• [Task brief]
The answer must be only the lines below from the one holding "Holiday appetizer - Slices" down to the one holding "Amateur – your", ends included, printed exactly; please omit all pictures.

• [Data for processing]

┏━━

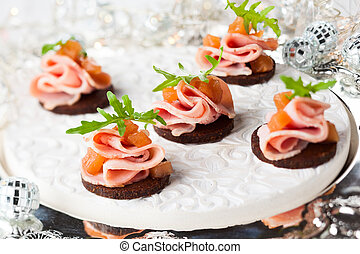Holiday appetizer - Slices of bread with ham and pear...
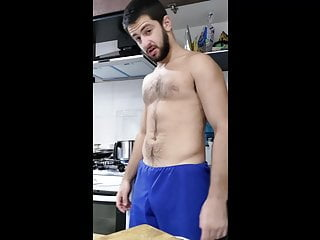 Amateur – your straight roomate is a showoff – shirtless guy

┗━━
┏━━

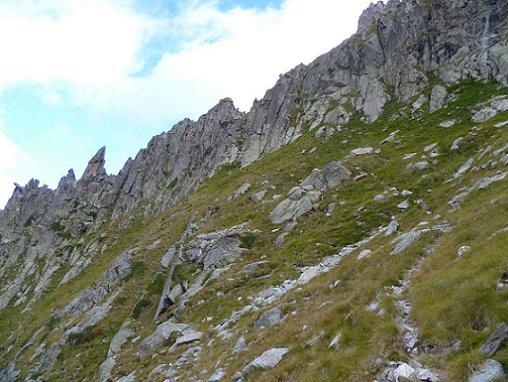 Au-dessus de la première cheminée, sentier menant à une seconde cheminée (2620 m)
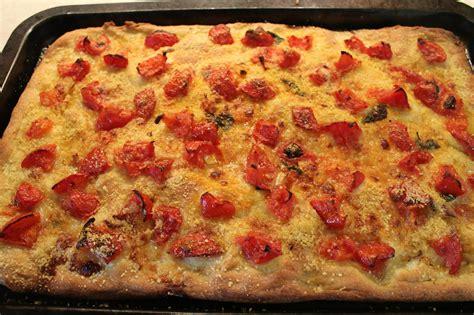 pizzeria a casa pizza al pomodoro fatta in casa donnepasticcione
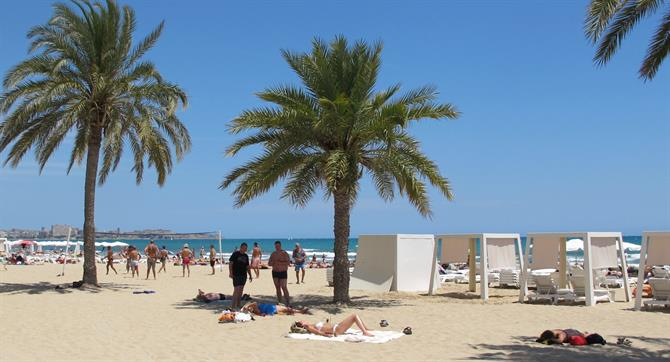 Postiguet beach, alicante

┗━━
┏━━

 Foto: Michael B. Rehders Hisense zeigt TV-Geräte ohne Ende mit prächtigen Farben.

┗━━

• [Result of this task]
Holiday appetizer - Slices of bread with ham and pear...
 Amateur – your straight roomate is a showoff – shirtless guy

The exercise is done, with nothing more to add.